= What this task involves =
In the stretch of rows below, from the line containing "Given crown molding" through the end of the rows, change "photographer" to "camera" and reproduce that stretch with everything else unchanged.

= Data extracted from a collection =
════

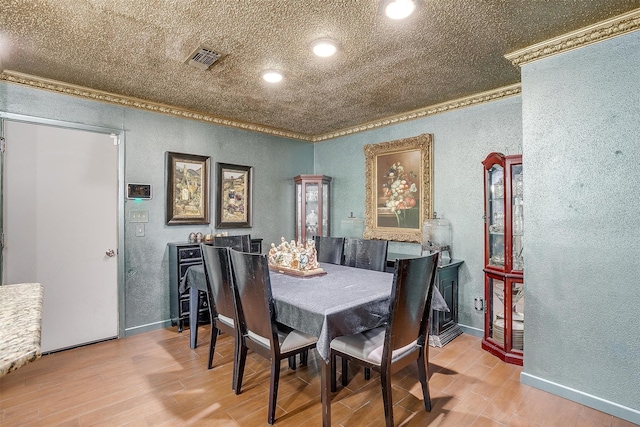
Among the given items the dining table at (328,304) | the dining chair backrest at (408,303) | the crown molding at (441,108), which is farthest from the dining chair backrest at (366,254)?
the crown molding at (441,108)

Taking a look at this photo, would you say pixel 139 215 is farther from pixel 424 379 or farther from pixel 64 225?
pixel 424 379

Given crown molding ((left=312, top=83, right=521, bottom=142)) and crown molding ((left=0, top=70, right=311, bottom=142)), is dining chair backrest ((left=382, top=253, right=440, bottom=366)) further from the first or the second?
crown molding ((left=0, top=70, right=311, bottom=142))

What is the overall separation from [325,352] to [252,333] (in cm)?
72

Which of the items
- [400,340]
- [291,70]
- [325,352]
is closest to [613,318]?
[400,340]

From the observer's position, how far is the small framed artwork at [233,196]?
425 cm

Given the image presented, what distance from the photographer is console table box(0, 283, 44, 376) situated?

════

= Answer to this problem =
Given crown molding ((left=312, top=83, right=521, bottom=142)) and crown molding ((left=0, top=70, right=311, bottom=142)), is dining chair backrest ((left=382, top=253, right=440, bottom=366)) further from the first or the second?
crown molding ((left=0, top=70, right=311, bottom=142))

What is the overall separation from [325,352] to [252,333] (in cm)?
72

Which of the items
- [400,340]
- [291,70]
- [325,352]
is closest to [613,318]?
[400,340]

From the observer's position, how far is the small framed artwork at [233,196]?
425 cm

Given the image presented, what distance from the camera is console table box(0, 283, 44, 376) situated?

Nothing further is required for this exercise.